— Excerpted text —
/---

The understanding between parent and child is crucial in a child’s development. It may e that a psychotic or severe depressive episode is understood by the child as an illness, and therefore not really part of the relationship. Conversely, it may be experienced by the child as part of the identity of the parent, and hence pose a challenge to the continuity of a child’s experience of the parent and their relationship. Either way, the child has to make sense of very dramatic changes in the mental state of the parent. Thus this means that the quality of the relationship between parent and child outside of the episodes of disturbance is likely to be crucial. A number of studies of family interaction have looked at the effects of family communication on the developing child. High levels of negative expressed emotion and particularly critical comments by depressed or anxious parents are associated with a number of disorders, including depression, substance misuse and conduct disorder in children (Schwartz et al., 1990; Hirshfield et al., 1997) and, when pervasive, may be considered a form of emotional abuse (Hall, 2002). Every family is different, and no family will cope with OCD in the same way. Thus it is best for other family members to be patient and supportive of the sufferer in his fight against OCD, and it is equally important for the sufferer to be patient and supportive of family members who are struggling to understand what the sufferer is experiencing. Some families accommodate OCD symptoms to such an extent that their lifestyles revolve around the patient’s requests. Other families become isolated, losing contact with extended family and friends outside of the home. Within the home, living situations can often become very restricted due to cleaning and washing rituals, fear of contamination, and hoarding that confines living space. A strong relationship and understanding is therefore essential between parent and child, as severely negative or rejecting reactions would exacerbate anxiety and depression, as well as obsessions and compulsions.

\---

— Exercise —
Can you continue the passage on parent–child understanding, picking up after its final sentence? The lines are separate material, unconnected to the passage on parent–child understanding.

— Collected material —
/---

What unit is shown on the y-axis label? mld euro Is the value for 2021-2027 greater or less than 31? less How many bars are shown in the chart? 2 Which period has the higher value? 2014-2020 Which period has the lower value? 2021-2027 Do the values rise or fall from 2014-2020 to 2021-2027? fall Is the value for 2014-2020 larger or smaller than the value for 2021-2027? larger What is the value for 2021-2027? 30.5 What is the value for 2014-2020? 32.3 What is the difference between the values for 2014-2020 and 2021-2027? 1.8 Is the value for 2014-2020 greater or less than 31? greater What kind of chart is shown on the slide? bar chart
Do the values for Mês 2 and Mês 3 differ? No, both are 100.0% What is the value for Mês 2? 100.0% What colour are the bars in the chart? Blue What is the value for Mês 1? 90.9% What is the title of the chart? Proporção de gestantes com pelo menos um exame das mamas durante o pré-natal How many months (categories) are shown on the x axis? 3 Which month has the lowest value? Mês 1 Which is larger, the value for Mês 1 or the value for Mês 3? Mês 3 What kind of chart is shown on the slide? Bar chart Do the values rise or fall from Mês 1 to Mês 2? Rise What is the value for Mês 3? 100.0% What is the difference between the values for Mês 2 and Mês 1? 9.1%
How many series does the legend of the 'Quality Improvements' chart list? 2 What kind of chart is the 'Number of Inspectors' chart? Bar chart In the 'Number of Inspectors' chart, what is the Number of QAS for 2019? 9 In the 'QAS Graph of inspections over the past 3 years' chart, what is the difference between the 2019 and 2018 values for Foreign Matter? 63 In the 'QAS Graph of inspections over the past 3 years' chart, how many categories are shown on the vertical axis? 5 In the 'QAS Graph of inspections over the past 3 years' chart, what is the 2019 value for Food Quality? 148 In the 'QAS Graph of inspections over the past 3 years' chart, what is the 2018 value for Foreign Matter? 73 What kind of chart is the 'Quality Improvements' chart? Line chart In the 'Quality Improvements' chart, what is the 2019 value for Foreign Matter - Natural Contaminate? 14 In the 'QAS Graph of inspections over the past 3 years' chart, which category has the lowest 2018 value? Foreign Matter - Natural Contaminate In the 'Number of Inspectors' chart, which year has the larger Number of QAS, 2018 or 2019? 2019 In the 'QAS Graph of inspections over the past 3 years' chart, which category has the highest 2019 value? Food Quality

\---

— Answer to this task —
Parents with OCD often behave in unacceptable ways. They may use their disorder as a king of bargaining chip with which to extract favors or make threats to their children. In other instances, an OCD parent may come into conflict with the law as an indirect rather than direct consequence of the disorder. Isaac Marks wrote of a woman who washed her hands as much as a hundred times every day, occupying hours of time and making her skin bleed. Her salary was not sufficient to pay for the quantities of soap and disinfectants required by her behavior. She was arrested for shoplifting, and children in effect may think of this as an acceptable behavior when it is not.